Commentary
New Race Concordance Study Should Leave Readers Skepticald
Share:
Black Representation in the Primary Care Physician Workforce and Its Association with Population Life Expectancy and Mortality Rates in the US was recently published in JAMA Network Open. The researchers examine whether “greater Black PCP (primary care provider) workforce representation is associated with better population health measures for Black individuals.” They claim to observe that greater representation is associated with longer African American life expectancies, lower all-cause mortality, and lower disparities with White mortality rates.
The paper received fawning media coverage and generated buzz across the health policy world. But closer inspection reveals that results don’t justify the hype.
The researchers use county-level data from 2009-2019 to examine how various county-level characteristics correlate with black mortality patterns. They are principally interested in correlation with the “community representativeness ratio,” defined as the proportion of black PCPs in a county divided by the proportion of Black individuals in a county.
The researchers observe that a higher community representativeness ratio is correlated with modest improvements in black life expectancy and lower disparities with White mortality after holding constant other county-level variables such as obesity rates, home value, and air pollution. They conclude that “Black representation levels likely have relevance for population health, supporting the need to expand the structural diversity of the health workforce.”

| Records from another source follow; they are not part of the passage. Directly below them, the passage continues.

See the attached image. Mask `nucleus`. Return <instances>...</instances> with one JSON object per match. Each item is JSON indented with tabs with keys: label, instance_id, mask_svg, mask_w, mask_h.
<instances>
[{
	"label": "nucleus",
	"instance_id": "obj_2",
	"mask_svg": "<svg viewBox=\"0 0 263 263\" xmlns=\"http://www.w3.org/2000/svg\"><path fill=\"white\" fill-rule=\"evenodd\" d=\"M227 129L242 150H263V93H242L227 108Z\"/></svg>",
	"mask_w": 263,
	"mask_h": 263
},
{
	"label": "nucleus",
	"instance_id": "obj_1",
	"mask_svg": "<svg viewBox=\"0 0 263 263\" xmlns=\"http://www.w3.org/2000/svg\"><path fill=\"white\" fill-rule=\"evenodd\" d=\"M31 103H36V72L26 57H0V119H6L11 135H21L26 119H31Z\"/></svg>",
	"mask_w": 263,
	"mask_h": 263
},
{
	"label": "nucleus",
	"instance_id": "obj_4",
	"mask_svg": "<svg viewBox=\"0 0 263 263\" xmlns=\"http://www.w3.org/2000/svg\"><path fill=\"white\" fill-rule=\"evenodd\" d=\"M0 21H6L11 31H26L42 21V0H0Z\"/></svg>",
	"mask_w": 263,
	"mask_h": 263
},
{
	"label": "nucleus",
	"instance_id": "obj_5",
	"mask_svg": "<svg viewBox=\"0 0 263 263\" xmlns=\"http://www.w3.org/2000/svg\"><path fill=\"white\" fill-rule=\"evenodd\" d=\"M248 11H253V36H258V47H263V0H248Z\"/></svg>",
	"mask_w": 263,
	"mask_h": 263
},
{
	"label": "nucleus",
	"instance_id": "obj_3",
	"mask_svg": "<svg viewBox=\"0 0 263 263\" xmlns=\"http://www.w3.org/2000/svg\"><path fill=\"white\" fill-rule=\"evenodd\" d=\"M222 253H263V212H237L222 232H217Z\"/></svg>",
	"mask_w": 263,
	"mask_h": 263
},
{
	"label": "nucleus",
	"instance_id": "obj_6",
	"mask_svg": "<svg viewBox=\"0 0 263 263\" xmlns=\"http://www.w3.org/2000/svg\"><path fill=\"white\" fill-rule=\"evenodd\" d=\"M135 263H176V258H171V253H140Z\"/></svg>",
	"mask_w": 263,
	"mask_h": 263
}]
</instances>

The empirical strategy used to arrive at this conclusion ought to raise eyebrows. The “community representativeness ratio” provides no information about the proportion of African American patients treated by African American PCPs. Plus, PCPs are a single touchpoint within the healthcare system. The PCP representativeness ratio amounts to a very noisy measure of patient-provider racial concordance.
The bigger problem, as the adage goes, is that correlation is not causation. This remains true even with fancy models that observe correlations between multiple variables at one time. In fact, if one accepts at face value that these correlations represent causal estimates, then their analysis would indicate that relocation to rural counties with high proportions of male residents represents among the best solutions for improving African American life expectancy. Moreover, African Americans who live in counties with a high representativeness ratio and high levels of poverty can expect to live longer than African Americans in counties with a high representativeness ratio but low poverty. These observations aren’t just glossed over in the paper because they are politically unfashionable, but because they are plainly absurd and expose the practical limitations of correlational studies.
Of course, not everything can be evaluated through a randomized control trial, and some research questions are functionally limited to descriptive evaluation. Still, researchers can increase confidence that they have uncovered plausibly causal relationships by demonstrating that a significant association between two variables is not sensitive to judgements about how to model their relationship. For example, the researchers could have demonstrated that their results held if they omitted measures of obesity and air pollution but included measures of violent crime or traffic accidents. The failure to demonstrate any sensitivity whatsoever to judgements about model specification raises the specter that the researchers tested a limitless number of potential model permutations and then conveniently settled on one that produced desired results, a phenomenon known as p-hacking.
Suspicion of self-serving decisions about model specification looms especially large surrounding their decision to transform representativeness ratios with logarithmic functions, a statistical technique- and a judgement call- that forces them to exclude from their analysis the approximately 50% of counties that their data indicates did not have any black PCPs. How results might change without the logarithmic transformation and with a complete dataset is never addressed.
It’s possible that that their observations prove robust to changes in model specification. The decision not to provide any clues as to the sensitivity of results to model specification will leave readers guessing and ought to leave them skeptical.
Ian Kingsbury is the Director of Research for Do No Harm.